Wilmington industrialist Samuel Bancroft and his wife, Mary, wanted a window for their home, where they were creating an interior to show off their growing art collection, which focused on the Pre-Raphaelites.

They chose a piece called Spring and Autumn and asked the studio to create a briar rose border to reflect a thicket of briar roses in their Edward Burnes-Jones’s painting “The Council House.”

Bancroft heirs donated the window to the Delaware Art Museum, where it’s often on display and now is featured as the last piece in the Tiffany exhibit. The Bancroft Pre-Raphaelite paintings became one of the Delaware Art Museum’s signature collections.

Nature shows up in the exhibit as flowers and insects visible in the familiar lamp shades and windows, but also as drooping lilies in the 18-light Lily Table Lamp, a gold Fish and Wave table lamp that evokes the feeling of Japanese prints, and the centerpiece “Landscape Window” that shows trees on a hillside.

The Geometric Window, which hints at the coming craze with abstractism in the world of art, is meant to mimic a Persian carpet. When viewed from a sharp side angle, it’s easy to see some of the techniques that Tiffany used on windows.

Tiffany Studios also produced works by outside artists, including Delaware’s Howard Pyle.

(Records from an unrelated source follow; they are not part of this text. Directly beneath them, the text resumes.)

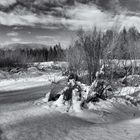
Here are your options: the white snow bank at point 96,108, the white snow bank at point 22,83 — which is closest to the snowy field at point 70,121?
the white snow bank at point 96,108

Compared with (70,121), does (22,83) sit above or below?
below

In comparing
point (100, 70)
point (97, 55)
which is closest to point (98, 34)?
point (97, 55)

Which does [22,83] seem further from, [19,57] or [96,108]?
[19,57]

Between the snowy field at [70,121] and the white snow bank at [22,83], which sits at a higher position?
the snowy field at [70,121]

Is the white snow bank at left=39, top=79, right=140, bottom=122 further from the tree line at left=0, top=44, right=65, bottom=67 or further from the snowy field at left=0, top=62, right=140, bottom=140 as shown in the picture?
the tree line at left=0, top=44, right=65, bottom=67

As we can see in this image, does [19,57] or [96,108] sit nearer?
[96,108]

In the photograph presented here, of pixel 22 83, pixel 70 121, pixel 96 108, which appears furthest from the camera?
pixel 22 83

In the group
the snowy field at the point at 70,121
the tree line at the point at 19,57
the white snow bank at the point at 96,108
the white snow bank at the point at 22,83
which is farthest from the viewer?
the tree line at the point at 19,57

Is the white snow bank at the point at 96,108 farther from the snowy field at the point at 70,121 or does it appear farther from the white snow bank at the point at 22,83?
the white snow bank at the point at 22,83

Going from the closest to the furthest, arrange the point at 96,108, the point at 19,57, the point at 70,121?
the point at 70,121 < the point at 96,108 < the point at 19,57

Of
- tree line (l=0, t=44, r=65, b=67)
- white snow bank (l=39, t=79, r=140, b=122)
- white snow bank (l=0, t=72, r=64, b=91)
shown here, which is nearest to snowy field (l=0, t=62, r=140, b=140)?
A: white snow bank (l=39, t=79, r=140, b=122)

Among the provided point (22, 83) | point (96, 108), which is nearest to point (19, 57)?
point (22, 83)

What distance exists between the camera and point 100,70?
21.7 ft

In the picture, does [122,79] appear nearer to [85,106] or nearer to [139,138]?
[85,106]
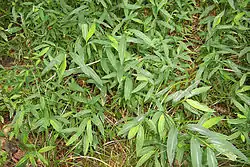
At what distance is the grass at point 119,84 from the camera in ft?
4.58

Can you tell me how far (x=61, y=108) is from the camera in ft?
5.29

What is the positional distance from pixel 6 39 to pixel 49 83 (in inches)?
20.2

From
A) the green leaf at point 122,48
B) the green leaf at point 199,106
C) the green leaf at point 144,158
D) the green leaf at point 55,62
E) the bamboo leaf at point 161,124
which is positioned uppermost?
the green leaf at point 122,48

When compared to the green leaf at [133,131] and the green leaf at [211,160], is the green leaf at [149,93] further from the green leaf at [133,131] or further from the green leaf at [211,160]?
the green leaf at [211,160]

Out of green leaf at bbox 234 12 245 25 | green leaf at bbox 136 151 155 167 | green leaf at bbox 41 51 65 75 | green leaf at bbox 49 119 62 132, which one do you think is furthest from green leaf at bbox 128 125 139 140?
green leaf at bbox 234 12 245 25

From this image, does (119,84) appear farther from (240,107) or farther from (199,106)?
(240,107)

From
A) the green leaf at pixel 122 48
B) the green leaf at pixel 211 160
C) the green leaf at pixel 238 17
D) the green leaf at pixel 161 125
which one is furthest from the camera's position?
the green leaf at pixel 238 17

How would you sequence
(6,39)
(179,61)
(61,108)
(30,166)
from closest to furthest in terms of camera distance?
1. (30,166)
2. (61,108)
3. (179,61)
4. (6,39)

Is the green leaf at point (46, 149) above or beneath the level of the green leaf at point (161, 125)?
beneath

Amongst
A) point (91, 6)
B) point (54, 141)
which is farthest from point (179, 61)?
point (54, 141)

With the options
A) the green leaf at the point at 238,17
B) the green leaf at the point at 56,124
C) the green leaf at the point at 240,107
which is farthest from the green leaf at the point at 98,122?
the green leaf at the point at 238,17

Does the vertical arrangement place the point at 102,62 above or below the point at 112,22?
below

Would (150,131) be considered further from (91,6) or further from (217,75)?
(91,6)

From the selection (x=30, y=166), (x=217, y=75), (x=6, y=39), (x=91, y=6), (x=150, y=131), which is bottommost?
(x=30, y=166)
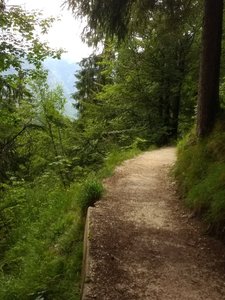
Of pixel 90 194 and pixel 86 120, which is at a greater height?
pixel 86 120

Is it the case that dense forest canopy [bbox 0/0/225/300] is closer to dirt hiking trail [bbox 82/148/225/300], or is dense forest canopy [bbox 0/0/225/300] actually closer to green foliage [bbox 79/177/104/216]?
green foliage [bbox 79/177/104/216]

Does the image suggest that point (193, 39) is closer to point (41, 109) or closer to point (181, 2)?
point (41, 109)

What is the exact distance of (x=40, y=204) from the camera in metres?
9.97

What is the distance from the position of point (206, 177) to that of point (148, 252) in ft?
7.98

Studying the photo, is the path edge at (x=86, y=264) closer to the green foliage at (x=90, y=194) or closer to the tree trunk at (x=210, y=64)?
the green foliage at (x=90, y=194)

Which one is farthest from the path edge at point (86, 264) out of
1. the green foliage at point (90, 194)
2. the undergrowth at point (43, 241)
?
the green foliage at point (90, 194)

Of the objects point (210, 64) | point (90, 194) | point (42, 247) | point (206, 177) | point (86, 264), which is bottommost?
point (42, 247)

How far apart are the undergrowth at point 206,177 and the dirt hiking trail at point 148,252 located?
0.86 ft

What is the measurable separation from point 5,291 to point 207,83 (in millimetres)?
5890

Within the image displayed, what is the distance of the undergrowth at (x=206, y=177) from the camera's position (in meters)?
6.13

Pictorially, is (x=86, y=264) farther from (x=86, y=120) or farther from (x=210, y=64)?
(x=86, y=120)

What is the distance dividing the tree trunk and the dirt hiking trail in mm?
1990

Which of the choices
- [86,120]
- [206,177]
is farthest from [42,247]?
[86,120]

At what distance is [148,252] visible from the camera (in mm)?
5480
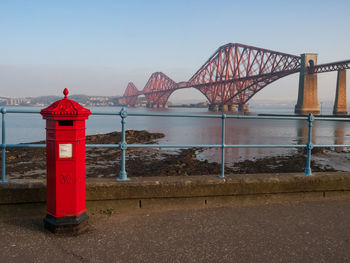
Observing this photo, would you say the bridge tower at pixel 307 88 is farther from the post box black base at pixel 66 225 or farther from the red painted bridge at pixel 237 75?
the post box black base at pixel 66 225

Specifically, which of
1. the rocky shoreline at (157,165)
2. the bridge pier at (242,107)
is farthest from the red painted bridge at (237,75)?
the rocky shoreline at (157,165)

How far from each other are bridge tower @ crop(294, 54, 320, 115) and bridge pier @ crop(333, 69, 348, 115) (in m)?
5.88

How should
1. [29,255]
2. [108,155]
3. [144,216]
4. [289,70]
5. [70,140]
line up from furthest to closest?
1. [289,70]
2. [108,155]
3. [144,216]
4. [70,140]
5. [29,255]

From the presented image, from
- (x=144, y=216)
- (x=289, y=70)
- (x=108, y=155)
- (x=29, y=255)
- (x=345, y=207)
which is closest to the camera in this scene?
(x=29, y=255)

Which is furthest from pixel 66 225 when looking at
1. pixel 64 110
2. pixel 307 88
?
pixel 307 88

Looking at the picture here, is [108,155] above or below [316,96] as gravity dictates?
below

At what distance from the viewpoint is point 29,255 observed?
2404mm

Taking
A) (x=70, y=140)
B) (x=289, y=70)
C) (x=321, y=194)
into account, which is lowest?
(x=321, y=194)

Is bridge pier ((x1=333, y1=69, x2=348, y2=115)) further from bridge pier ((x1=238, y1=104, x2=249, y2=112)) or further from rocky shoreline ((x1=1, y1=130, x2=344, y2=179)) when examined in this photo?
rocky shoreline ((x1=1, y1=130, x2=344, y2=179))

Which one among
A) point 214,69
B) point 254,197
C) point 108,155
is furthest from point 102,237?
point 214,69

The dawn of modern style in the 1920s and the Great Depression heralded the doom of Tiffany Studios, which went bankrupt in 1932. By the mid 1900s, though, his work became popular again, with people scrambling to buy originals and companies knocking off the styles for much less.

The museum offers free tours of the exhibit at 2:15 p.m. on Sundays through June, except for Easter.

Other related events include a Pyxis Piano Trio performance March 31 featuring early 20th century music; a members’ Soiree April 1; A Spring Happy Hour Preview and lecture by Metropolitan Museum of Art Curator Alice Cooney Frelinghuysen April 29; and a Brunch at Tiffany’s May 14 that includes brunch bites and morning cocktails.